• ASSIGNMENT: Exact copy, pictures excluded: set down only the lines from the one with "Curt Protze (1891-1967): Orchesterwerke" through the end of the entries, keeping both end lines.

• Data entries:
--- START ---
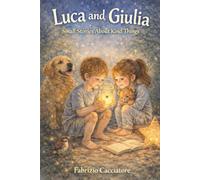Luca and Giulia: Small Stories About Kind Things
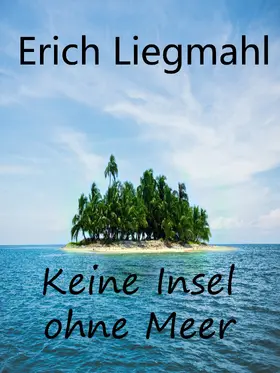 Liegmahl |  Keine Insel ohne Meer | eBook | Sack Fachmedien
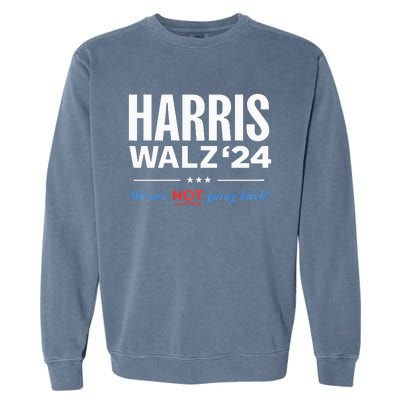 Vote Kamala Harris & Tim Walz 24 We Are Not Going Back Garment-Dyed Sweatshirt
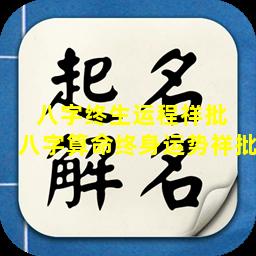 八字终生运程祥批  八字算命终身运势祥批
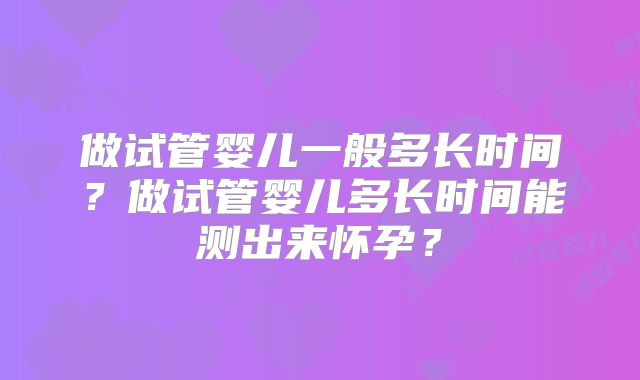 做试管婴儿一般多长时间？做试管婴儿多长时间能测出来怀孕？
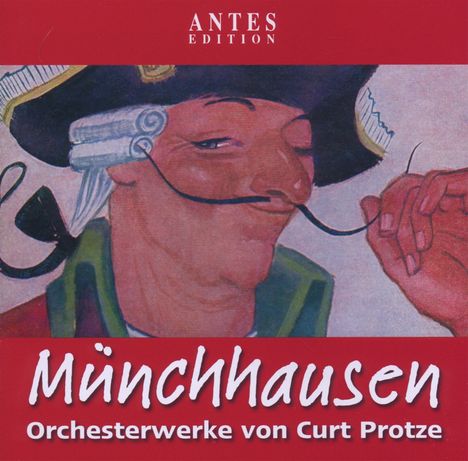 Curt Protze (1891-1967): Orchesterwerke "Münchhausen", CD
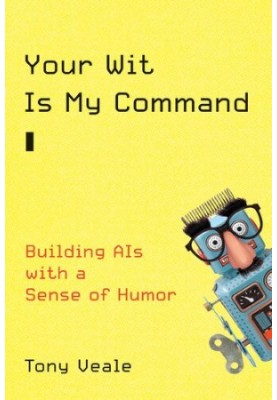 Your Wit Is My Command: Building AIs with a Sense of Humor
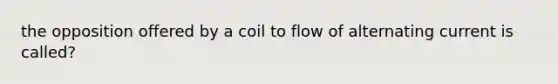 the opposition offered by a coil to flow of alternating current is called?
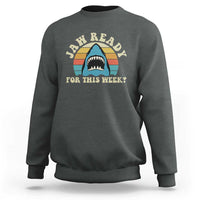 Jaw Ready For This Sweatshirt Vintage Shark Lover Ocean Wildlife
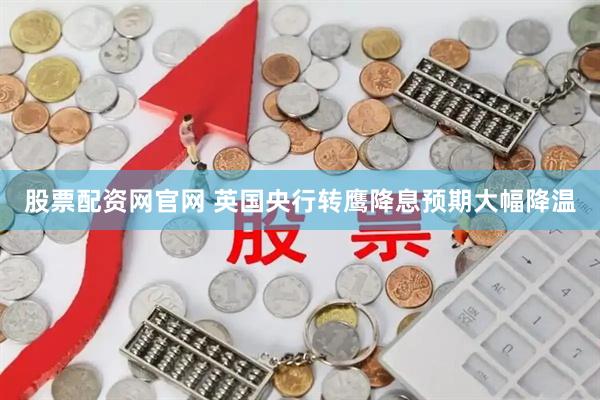 股票配资网官网 英国央行转鹰降息预期大幅降温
--- END ---
• OUTPUT BELOW:
 Curt Protze (1891-1967): Orchesterwerke "Münchhausen", CD
 Your Wit Is My Command: Building AIs with a Sense of Humor
 the opposition offered by a coil to flow of alternating current is called?
 Jaw Ready For This Sweatshirt Vintage Shark Lover Ocean Wildlife
 股票配资网官网 英国央行转鹰降息预期大幅降温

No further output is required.